Equally interesting is what TME is doing with AI in the back office – for example, in customer acquisition.

“We can also leverage AIGC [AI-generated content] to generate different promotional materials. We found [that] after [bringing] those materials to the market, it… helped to boost conversion rates,” Liang said.

“So generally speaking, we do believe AIGC is benefiting our industry and helping to further improve the performance of our product,” he added.

3) TME sees a market for in-car long-form audio

Unlike many other streaming platforms, TME has a specific app for in-car use of its streaming services, and the company has noticed demand for a specific kind of audio on the app: audiobooks.

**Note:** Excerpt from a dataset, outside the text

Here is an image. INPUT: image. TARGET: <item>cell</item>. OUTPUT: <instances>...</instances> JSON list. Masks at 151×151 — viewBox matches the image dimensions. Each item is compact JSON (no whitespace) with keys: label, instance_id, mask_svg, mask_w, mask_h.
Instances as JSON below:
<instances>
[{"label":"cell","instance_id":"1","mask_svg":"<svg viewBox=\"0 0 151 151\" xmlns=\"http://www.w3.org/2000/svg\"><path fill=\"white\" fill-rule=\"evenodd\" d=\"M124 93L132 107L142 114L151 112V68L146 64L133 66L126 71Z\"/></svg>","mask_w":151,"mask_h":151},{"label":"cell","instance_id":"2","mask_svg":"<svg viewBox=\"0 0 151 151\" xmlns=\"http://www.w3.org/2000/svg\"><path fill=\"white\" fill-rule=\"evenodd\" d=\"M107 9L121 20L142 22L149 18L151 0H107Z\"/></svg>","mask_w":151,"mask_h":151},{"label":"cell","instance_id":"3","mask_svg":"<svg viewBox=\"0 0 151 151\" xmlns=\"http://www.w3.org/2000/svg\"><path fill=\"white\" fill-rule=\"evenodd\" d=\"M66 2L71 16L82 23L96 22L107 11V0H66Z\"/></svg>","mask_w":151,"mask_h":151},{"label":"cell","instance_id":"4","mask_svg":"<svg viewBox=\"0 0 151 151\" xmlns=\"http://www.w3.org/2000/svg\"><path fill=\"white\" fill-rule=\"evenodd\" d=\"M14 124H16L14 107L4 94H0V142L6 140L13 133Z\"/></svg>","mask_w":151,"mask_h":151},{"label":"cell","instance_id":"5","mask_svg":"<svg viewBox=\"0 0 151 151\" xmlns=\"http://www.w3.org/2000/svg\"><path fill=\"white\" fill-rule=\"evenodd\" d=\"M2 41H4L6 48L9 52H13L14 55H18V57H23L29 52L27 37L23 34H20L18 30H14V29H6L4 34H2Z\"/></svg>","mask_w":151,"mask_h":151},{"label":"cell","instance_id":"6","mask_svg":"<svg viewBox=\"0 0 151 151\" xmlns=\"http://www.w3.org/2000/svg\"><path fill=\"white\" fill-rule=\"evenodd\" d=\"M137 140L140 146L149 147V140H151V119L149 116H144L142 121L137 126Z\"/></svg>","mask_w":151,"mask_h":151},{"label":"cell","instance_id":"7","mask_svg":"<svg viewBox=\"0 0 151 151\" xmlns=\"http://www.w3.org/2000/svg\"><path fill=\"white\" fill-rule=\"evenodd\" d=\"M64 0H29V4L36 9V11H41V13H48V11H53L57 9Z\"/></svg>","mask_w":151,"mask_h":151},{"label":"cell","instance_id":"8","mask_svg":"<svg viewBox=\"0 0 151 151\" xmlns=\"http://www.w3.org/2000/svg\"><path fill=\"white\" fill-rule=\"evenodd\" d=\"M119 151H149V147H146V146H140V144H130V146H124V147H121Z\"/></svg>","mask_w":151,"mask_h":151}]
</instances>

The company plans to “accelerate penetration” of long-form audio in the in-car market “because we clearly noticed that, indeed, content like novels are very popular for the in-car application,” TME CEO Ross Liang said on the call.

He added that long-form audio’s performance in 2023 was “better than our expectations.”

That success likely has to do with TME-owned Kuwo’s dominance in the in-car audio market.

According to a QuestMobile report from 2021, despite Kuwo being third overall among music streaming services in China, it was first in terms of in-car use, the result of a conscious decision by the app to differentiate itself from other music streaming apps, which focused on mobile devices rather than cars.

Kuwo reportedly achieved this in part by offering a wide range of content for the in-car experience, thus convincing a number of automakers to integrate the app with their cars’ audio systems.

That stands in stark contrast to Spotify’s experience; the company’s attempt to create its own in-auto hardware came to a quiet end in 2022, when it stopped production of its “Car Thing.”